Make no mistake, I’m New Here was excellent. Brevity was its only real flaw. It’s oh-so-short interludes may have turned the hip-hop conventions that Scott-Heron helped invent on its own heads, but that didn’t stop it from interrupting the album’s flow a little bit. On We’re New Here, Smith feels compelled to replicate this. Indeed, five of the 13 tracks barely skirt the minute mark (and three of them are under 30 seconds long). The remaining eight tracks are outstanding. They’re like long lost Dead Sea Outtakes from xx. That album’s sly luxury is still there, but it’s fortified by a full-bodied, slo-mo, nigh-on-backwards, skank.
Opener "I’m New Here" is icy, almost dissonant. Moody and complex, it sets the tone for an album that performs a stunning balancing act between the avant-garde end of the dubstep fallout (James Blake, Mount Kimbie), while never compromising dance-ability, never once sounding bandwagonesque. The whole thing retains the strange beauty of the original album, but it implants a sense of dread. The beats are robust. The bass lines are smothering. There’s a density to "Home", punctured by clattering snares and emphasized by Scott-Heron’s waterlogged muttering of the lyrics to his own "Home Is Where The Hatred Is". The juddering "Running", meanwhile, stomps so hard that it frees itself from its own earthly moorings, an extra-terrestrial take on what we’d ordinarily understand to be a hip-hop beat. Only on closer "I’ll Take Care Of You" does Smith just about choose to play it straight, and even then it sounds a bit like Galaxie 500 getting sunstroke at Café Del Mar.
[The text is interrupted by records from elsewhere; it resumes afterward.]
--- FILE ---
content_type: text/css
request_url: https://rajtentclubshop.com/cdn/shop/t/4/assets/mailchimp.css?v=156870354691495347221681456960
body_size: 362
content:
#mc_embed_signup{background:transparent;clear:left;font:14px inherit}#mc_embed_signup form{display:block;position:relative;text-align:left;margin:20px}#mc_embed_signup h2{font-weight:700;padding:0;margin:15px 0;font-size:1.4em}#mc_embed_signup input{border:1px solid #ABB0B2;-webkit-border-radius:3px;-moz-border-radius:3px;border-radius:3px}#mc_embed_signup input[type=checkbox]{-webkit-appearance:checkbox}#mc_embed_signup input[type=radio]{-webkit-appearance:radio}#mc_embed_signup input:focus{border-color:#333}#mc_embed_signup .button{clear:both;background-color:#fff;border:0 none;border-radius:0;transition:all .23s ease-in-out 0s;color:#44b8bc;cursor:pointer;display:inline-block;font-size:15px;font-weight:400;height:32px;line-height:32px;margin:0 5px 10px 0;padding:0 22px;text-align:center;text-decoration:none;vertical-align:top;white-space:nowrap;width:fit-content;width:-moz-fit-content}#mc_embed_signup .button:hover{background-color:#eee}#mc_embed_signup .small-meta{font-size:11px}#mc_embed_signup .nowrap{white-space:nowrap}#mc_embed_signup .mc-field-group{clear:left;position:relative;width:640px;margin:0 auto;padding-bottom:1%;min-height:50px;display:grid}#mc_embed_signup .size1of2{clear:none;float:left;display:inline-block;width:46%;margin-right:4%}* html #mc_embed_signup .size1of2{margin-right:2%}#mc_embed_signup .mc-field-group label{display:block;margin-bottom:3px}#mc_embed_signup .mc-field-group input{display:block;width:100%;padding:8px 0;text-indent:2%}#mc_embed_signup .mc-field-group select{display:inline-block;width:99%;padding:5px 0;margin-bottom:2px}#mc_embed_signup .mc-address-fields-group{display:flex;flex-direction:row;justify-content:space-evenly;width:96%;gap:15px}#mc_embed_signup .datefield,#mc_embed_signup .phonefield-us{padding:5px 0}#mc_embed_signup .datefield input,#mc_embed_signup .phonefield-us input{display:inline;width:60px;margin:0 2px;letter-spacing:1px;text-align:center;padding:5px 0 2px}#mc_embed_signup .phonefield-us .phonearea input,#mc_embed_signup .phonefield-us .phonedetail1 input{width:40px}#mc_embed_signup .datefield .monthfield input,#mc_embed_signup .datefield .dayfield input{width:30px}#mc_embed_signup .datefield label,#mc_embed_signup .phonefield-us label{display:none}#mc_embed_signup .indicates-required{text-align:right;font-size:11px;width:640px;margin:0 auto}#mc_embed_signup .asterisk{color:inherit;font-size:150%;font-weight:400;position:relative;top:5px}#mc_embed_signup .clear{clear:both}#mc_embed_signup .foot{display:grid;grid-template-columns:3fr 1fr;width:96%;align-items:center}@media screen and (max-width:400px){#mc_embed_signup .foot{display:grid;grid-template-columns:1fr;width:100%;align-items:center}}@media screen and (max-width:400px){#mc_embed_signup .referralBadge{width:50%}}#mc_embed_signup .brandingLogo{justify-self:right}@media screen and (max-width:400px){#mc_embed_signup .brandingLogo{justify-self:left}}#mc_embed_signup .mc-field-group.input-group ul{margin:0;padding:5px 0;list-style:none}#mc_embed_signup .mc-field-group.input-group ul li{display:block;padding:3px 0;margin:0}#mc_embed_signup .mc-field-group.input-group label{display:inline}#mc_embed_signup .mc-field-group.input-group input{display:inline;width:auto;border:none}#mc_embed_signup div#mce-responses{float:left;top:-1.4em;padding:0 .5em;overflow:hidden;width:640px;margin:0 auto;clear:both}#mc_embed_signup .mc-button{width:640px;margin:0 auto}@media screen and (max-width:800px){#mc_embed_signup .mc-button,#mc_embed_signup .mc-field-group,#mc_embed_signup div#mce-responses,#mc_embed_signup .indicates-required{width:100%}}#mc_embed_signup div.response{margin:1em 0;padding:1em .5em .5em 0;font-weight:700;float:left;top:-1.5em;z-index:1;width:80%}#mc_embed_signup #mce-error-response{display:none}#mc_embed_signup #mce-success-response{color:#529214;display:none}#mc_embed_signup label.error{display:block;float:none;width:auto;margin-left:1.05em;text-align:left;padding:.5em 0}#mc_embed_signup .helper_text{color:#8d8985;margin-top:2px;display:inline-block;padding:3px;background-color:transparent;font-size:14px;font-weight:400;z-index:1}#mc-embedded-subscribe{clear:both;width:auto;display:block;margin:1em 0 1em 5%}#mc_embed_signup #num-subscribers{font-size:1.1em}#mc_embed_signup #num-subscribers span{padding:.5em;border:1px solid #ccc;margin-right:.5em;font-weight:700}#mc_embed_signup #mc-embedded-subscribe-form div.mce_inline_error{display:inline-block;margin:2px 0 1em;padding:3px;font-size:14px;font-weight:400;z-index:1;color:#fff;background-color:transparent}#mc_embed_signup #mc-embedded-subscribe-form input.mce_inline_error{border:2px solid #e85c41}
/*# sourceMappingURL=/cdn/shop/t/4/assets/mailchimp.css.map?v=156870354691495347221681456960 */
Particularly good is "Ur Soul and Mine", which pinches vocals from Rui Da Silva’s house classic "Touch Me" from back in 2001. Smith mangles its verses, but keeps the chorus. Indeed, his use of vocal samples is never short of exceptional. He picks them astutely, and subjects them to what sounds like melodic high-G training; as if pre-empting the loneliness of hyperspace, they all cry sweet little nothings, of mysterious encounters and acid heartbreak. This keeps it cryptic, but never bleak -- “I was lonely and naïve”, laments the super-pitched Gloria Gaynor sample in "I’m New Here", and it sounds as affecting, as relevant, as convincing as anything we can exhume from a Burial track.
Ultimately, We’re New Here succeeds because it manages to seamlessly reconcile the different traditions from which it draws -- not just Gil Scott Heron’s uttering utterances, but UK Garage, the fibrous gloss of Seventeen Seconds-era The Cure, and R&B futurism. It all makes perfect sense for those of us who grew up during the late ‘90s. This was a time when music still had to be purchased (with money) and physically operated (with hands). It was a time when anyone with a burgeoning interest in music had to go to serious lengths to fight off teen pop pep rallies, post-grunge whingeing, and the Juggalo juggernaut that was nu-metal. The only accessible form of counter-attack was to invest our ears in the R&B and UK garage that Jamie Smith seems to love so much. The current “post-dubstep” scene is, then, the perfect climate for him to work in. We’re keeping our ears open for what he does next.